Avant de vous dévoiler la transformation de cette pièce, j’avais envie de revenir sur son état d’origine : un espace plein de promesses, certes, mais dont les couleurs ne correspondaient en rien à l’ambiance que nous voulions créer.


Peu à peu cet espace nous ressemble plus.
Je gardais en moi un souvenir d’enfance. Celui de la chambre de mes grands-parents, installée dans une vaste pièce aux plafonds hauts, meublée de ces meubles rocailles inspirés du style Louis XV, redevenus à la mode au début du XXᵉ siècle. J’ai longtemps nourri ce rêve un peu secret : si un jour je vivais dans une grande maison, j’aimerais aménager notre chambre dans cet esprit. Je parlais jusque-là au conditionnel, incertaine de savoir si ce style plairait à mon mari. Heureusement pour moi nous partageons des goûts très proches et, lorsque je lui ai confié ma vision de ce que pourrait devenir notre nid du soir, il m’a suivie sans hésiter.
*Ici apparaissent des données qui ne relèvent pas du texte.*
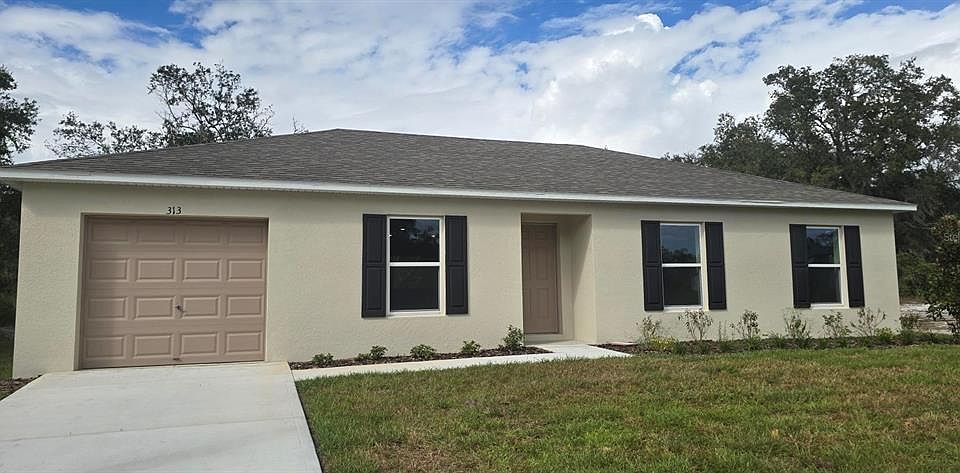 1st image of 313 Amberjack Ct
Au départ, nous envisagions de peindre les meubles anciens que nous trouverions, dans un esprit « shabby chic », un peu comme dans ma salle de couture. Mais tout a changé lorsque nous sommes tombés sur un premier lit en noyer. Un bois magnifique, à la teinte profonde et chaleureuse, qu’il nous a été impossible de recouvrir de peinture. Nous avons alors cherché un second lit du même esprit.
Le hasard a mis sur notre chemin deux lits presque jumeaux, dénichés sur Le Bon Coin : tous deux de style Rocaille, en noyer. Deux lits ne signifient évidemment pas moins d’amour, mais davantage de confort… surtout quand on partage ses nuits avec un mari au sommeil un peu trop agité… (rires). Et face à cette chambre de 44 m², l’idée du luxe de deux lits s’est imposée naturellement.


Peu après, nous avons trouvé une superbe armoire à linge, elle aussi de style Rocaille. Je savais instinctivement qu’elle s’harmoniserait parfaitement avec les lits. Ce meuble a donné corps à un autre rêve de longue date : posséder une belle armoire dédiée au linge de maison. Il faut bien l’avouer, ranger du linge fraîchement repassé dans ce type de mobilier rend l’expérience beaucoup plus agréable.

La commode Louis XV que nous avions acquise quelques mois plus tôt s’est révélée être la pièce manquante. Elle s’harmonise naturellement avec l’ensemble, même si quelques finitions restent à prévoir : redorer les poignées, teinter le marbre… autant de détails qui feront sans doute l’objet d’un futur article. Timothy et moi aimons particulièrement les bustes féminins ; celui-ci a trouvé sa place tout naturellement.
Enfin, nous avons déniché une petite coiffeuse accompagnée de son tabouret, dans le même esprit. J’étais impatiente d’y exposer ma collection d’objets en argent et de flacons anciens rapportés d’Angleterre. Hélas, la coiffeuse se révèle un peu trop modeste pour l’ampleur de la pièce. Je poursuis donc mes recherches, dans l’espoir de trouver celle qui s’accordera pleinement à cet espace et remplacera celle-ci. Affaire à suivre…





Il reste encore beaucoup à accomplir dans cette chambre : terminer la peinture des plinthes et des portes, remettre celles du dressing, accrocher mes peintures à l’huile aux murs, installer des lustres en cristal au plafond, transformer la salle de bain attenante en une salle de bain à l’ancienne… Autant de projets qui feront de cette pièce le sujet de prochaines pages. Mais il me tenait à cœur de commencer par vous partager les premiers pas de cette transformation.